Task instructions –
1. In the Sybil Ludington text, who published Willis Fletcher Johnson's memoir of Colonel Henry Ludington in 1907?
2. Duplicate the Sybil Ludington text from "In this emergency" to "sack of Danbury." with no changes.
3. Pick up the Sybil Ludington text after its last sentence and continue it.

Provided text –
────────
Sybil Ludington: the legend’s beginning

I can't help but notice that one of the searches that commonly makes Boston 1775 pop up on Google is "Sybil Ludington," even though I've written only one posting about her, and that a skeptical one. So in the interests of completeness and a shameless grasp for ratings (it is still November, after all), I'm posting the text on which her legend is based and some more commentary.

The crucial passage is from Willis Fletcher Johnson’s Colonel Henry Ludington: A Memoir, published in New York by Lavinia Elizabeth Ludington and Charles Henry Ludington in 1907. Of the British raid on 26 Apr 1777, Johnson wrote:

At four o’clock Danbury was fired. At eight or nine o’clock that evening a jaded horseman reached Colonel Ludington’s home with the news. We may imagine the fire that flashed through the veteran’s veins at the report of the dastardly act of his former chief. But what to do? His regiment was disbanded, its members scattered at their homes, many at considerable distances. He must stay there, to muster all who came in. The messenger from Danbury could ride no more, and there was no neighbor within call.

In this emergency he turned to his daughter Sibyl, who, a few days before, had passed her sixteenth birthday, and bade her to take a horse, ride for the men, and tell them to be at his house by daybreak.

One who even now rides from Carmel to Cold Spring will find rugged and dangerous roads, with lonely stretches. Imagination can only picture what it was a century and a quarter ago, on a dark night, with reckless bands of “Cowboys” and “Skinners” abroad in the land. But the child performed her task, clinging to a man’s saddle, and guiding her steed with only a hempen halter, as she rode through the night, bearing the news of the sack of Danbury.

There is no extravagance in comparing her ride with that of Paul Revere and its midnight message. Nor was her errand less efficient than his. By daybreak, thanks to her daring, nearly the whole regiment was mustered before her father’s house at Fredericksburgh, and an hour or two later was on the march for vengeance on the raiders.
Already we see the poetic language, the dire details, the emphasis on a lone young female, and the comparison to Paul Revere—all hallmarks of the Sybil Ludington legend in the decades to come. But we don't see any sources specified for this episode, anywhere in the book. Furthermore, as I discussed before, Johnson was a journalist for hire, his book was published by the Ludington family itself, and this first version of Sybil’s story dates from 125 years after the event it describes. So as a historical authority, this passage is the equivalent of me telling you about something very heroic one of my relatives did in 1881 with no documentation.
────────
Provided data –

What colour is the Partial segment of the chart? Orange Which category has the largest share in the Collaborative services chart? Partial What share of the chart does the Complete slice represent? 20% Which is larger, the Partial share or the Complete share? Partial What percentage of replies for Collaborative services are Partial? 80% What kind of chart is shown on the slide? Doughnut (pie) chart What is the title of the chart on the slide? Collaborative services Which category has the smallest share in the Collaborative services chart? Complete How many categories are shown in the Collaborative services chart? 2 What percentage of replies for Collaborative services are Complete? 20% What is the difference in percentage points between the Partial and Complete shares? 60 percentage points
────────
Answers by item number –
1. Lavinia Elizabeth Ludington and Charles Henry Ludington published it in New York.

2.
In this emergency he turned to his daughter Sibyl, who, a few days before, had passed her sixteenth birthday, and bade her to take a horse, ride for the men, and tell them to be at his house by daybreak.

One who even now rides from Carmel to Cold Spring will find rugged and dangerous roads, with lonely stretches. Imagination can only picture what it was a century and a quarter ago, on a dark night, with reckless bands of “Cowboys” and “Skinners” abroad in the land. But the child performed her task, clinging to a man’s saddle, and guiding her steed with only a hempen halter, as she rode through the night, bearing the news of the sack of Danbury.

3.
Many descriptions of Sybil Ludington claim that her ride had a significant effect. For instance, the article at About.com says that the men she summoned “were able to stop the British advance and push them back to their boats, in the Battle of Ridgefield.”

That reveals a misunderstanding of the British goals and outcome. The Danbury raid, like several other raids by the British military on southern Connecticut during the war, was designed to destroy American military supplies, disrupt shipping, and discourage raids on Long Island, but not to take and hold territory. As this Connecticut SAR page describes, the British troops landed, marched north to Danbury and set American supplies ablaze, then marched south to Ridgefield to rendezvous with their boats. Continental troops under Gen. David Wooster (above) and Benedict Arnold tried to cut off the British raiders, but didn't succeed.

Thus, the Ludington regiment would not have been “able to stop the British advance”; the raiders were already withdrawing. The Americans actually tried to keep the British from their boats, not “push them back to their boats.” And the Americans lost. Although the British took more casualties, they achieved their goals, Wooster died, and the Danbury raid is considered a British victory. But a legend shouldn’t end that way, so we rewrite the history a bit to make Sybil’s ride produce an American victory.

The 30 April 1777 Connecticut Journal printed a detailed account of the Danbury raid, also stressing American accomplishments to keep up the wartime spirit. However, that article didn’t mention troops from Dutchess County, New York—Col. Ludington’s militia regiment. (In contrast, “Col. Luttington” is mentioned in the New England Chronicle's account of a British raid on the Tarrytown area on 5 October; “they endeavoured to surround him, which he perceiving, ordered his men to retreat.”) Maybe the New York militiamen were there; maybe they were on their way but didn’t make it in time for the serious fighting; maybe the whole story is a myth. In any event, we still don’t have any sources on the Ludingtons’ roles from before the twentieth century.